## [GIVEN TASK]
Reproduce the passage of the mailing-list reply from "On Wed, Mar" to "macvtap or OVS.", substituting "nftables" for "iptables".

## [PAGE TEXT]
------

On Wed, Mar 26, 2014 at 11:29:03AM +0000, Thomas Graf wrote:
> On 03/26/14 at 07:10am, Neil Horman wrote:
> > But by creating net_devices that are registered in the current fashion we
> > implicitly agree to levels of functionality that are assumed to be available and
> > as such are not within the purview of a net_device to reject.  E.g. it is
> > assumed that a netdevice can filter frames using iptables/ebtables, limit
> > traffic using tc, etc.
> 
> I think this is the point where we disagree. We already have several
> devices that hook into the rx handler and never have their packets
> pass through either iptables or ebtables. Better examples of this are
> macvtap or OVS.
> 
Yes, this is the point of contention, you're right.  And you're also correct in
that we do have several devices that bypass the network stack on the.  My
concern is that, in all of those cases its being bypassed because we know that
other software is handling that functionality (in the case of macvtap we know
that we're passing it off to a guest to be processed via the full network stack
available in the guest, and in the case of OVS, we know that we are passing
traffic to a software defined switch for handling).  In the case of having a
switch fabric available, we're explicitly hiding the fact that traffic we are
passing between ports never touches the cpu, and that just rubs me the wrong
way.  I suppose I'm looking at switch fabrics in the same way that I look at
TOE.  In offloading forwaring functionality we remove from the cpu activity
which an administrator may reasonably expect to see handled in the cpu, but they
wont.  In the case of macvlan, the admin knows thats a macvlan device, and
packet handling for frames bound to it occurs in the guest.  for OVS, packets
recieved on the cpu with the proper encapsulation are clearly handled in the
OVS bridge.  But in the case of a hardware switch, all they see are 4 net device
interfaces that seem like any other net device.  

Perhaps I need to let go of this notion, but it seems to me, if we're going to
allow cpu stack bypass, then we need to make that very obvious to an
administrator.  Maybe a flag like IFF_L2ONLY (or perhaps better still
IFF_LOCALDATAONLY, to indicate that only data directly addressed to the
interface, or to a multi/broadcast address will be received by it, despite the
promisc or other settings is sufficient). I really don't know.  Thats where my
hang up is though.

------

## [RAW DATA]
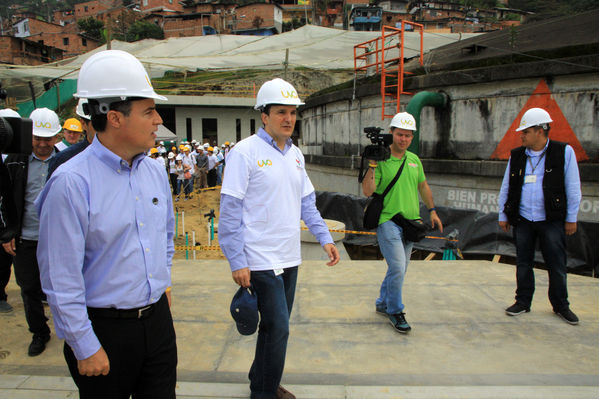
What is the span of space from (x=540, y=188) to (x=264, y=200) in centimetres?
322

------

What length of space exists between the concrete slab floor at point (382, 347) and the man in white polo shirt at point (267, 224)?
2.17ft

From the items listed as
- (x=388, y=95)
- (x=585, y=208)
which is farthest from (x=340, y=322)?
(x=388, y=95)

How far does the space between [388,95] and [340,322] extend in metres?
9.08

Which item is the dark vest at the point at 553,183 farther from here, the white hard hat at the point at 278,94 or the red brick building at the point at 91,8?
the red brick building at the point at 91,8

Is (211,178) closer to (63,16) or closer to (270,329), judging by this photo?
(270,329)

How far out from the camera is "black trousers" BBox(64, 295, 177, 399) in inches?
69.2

------

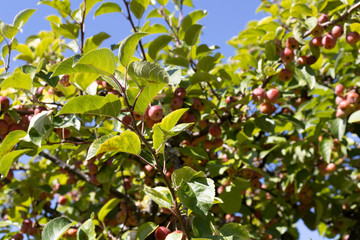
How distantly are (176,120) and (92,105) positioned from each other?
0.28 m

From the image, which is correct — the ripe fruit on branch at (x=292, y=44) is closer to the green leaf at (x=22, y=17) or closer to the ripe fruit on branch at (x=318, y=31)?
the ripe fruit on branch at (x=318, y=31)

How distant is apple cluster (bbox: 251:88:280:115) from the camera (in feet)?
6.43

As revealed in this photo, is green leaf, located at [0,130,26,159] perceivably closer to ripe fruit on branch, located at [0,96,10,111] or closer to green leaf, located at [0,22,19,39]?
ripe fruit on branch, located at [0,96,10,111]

------

## [SOLVED EXERCISE]
On Wed, Mar 26, 2014 at 11:29:03AM +0000, Thomas Graf wrote:
> On 03/26/14 at 07:10am, Neil Horman wrote:
> > But by creating net_devices that are registered in the current fashion we
> > implicitly agree to levels of functionality that are assumed to be available and
> > as such are not within the purview of a net_device to reject.  E.g. it is
> > assumed that a netdevice can filter frames using nftables/ebtables, limit
> > traffic using tc, etc.
> 
> I think this is the point where we disagree. We already have several
> devices that hook into the rx handler and never have their packets
> pass through either nftables or ebtables. Better examples of this are
> macvtap or OVS.